I think we all agree that the document doesn't agree with what Randy et al deployed, because the document matches the existing standard and Randy et al chose to violate the standard. What I'm saying is:
- The "operational reality" that Randy et al want to match is not widely deployed (in terms of number of links). The overwhelming majority of links on the Internet (of which backbone links are just a small number) follow the standards.
- There are hosts that follow the standards and only support /64 in some cases, or rely on /64 to provide useful functionality. Changing the standards to match said limited operational reality will render those hosts noncompliant.
- We should not render compliant hosts noncompliant because a minority of links purposely violated the standards.

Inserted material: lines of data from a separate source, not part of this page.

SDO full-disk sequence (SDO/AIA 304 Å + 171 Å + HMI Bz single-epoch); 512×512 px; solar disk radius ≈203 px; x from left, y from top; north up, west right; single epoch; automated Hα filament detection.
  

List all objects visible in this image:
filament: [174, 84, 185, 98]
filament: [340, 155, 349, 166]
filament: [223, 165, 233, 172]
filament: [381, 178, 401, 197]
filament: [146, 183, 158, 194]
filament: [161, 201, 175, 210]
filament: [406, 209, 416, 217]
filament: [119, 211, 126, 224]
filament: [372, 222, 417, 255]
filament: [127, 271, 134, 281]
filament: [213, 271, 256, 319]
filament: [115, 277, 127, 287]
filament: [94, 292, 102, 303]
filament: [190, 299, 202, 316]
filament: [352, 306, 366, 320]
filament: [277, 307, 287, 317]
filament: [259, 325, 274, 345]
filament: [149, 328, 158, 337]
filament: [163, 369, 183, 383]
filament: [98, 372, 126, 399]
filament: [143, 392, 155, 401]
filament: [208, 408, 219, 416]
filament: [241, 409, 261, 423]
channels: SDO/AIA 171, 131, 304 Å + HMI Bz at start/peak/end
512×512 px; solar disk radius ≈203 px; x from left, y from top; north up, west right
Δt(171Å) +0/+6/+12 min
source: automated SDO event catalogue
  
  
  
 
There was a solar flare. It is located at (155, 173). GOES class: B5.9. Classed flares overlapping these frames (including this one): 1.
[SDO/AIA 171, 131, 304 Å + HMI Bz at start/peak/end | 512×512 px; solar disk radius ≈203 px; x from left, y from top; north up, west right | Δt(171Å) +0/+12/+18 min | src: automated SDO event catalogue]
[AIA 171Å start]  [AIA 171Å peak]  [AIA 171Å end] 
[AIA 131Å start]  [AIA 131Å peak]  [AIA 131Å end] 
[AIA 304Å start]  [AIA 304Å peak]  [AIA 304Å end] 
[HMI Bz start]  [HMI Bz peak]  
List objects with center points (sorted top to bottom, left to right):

If, even at the time of publication our documents already do not reflect
reality, we are not going to be taken seriously.
But they do reflect reality. If you look at the whole Internet, think there are probably 1000 /64 links for every /65-126 link deployed today. Removing the fixed /64 boundary will cause way more than 0.1% of hosts - which *correctly* implemented a fixed /64 IID - to become noncompliant. Thus, changing the document as suggested by Randy et al will actually cause the document to reflect reality less than it does today.
Repeating a "classful addressing is bad" mantra isn't going to change those facts.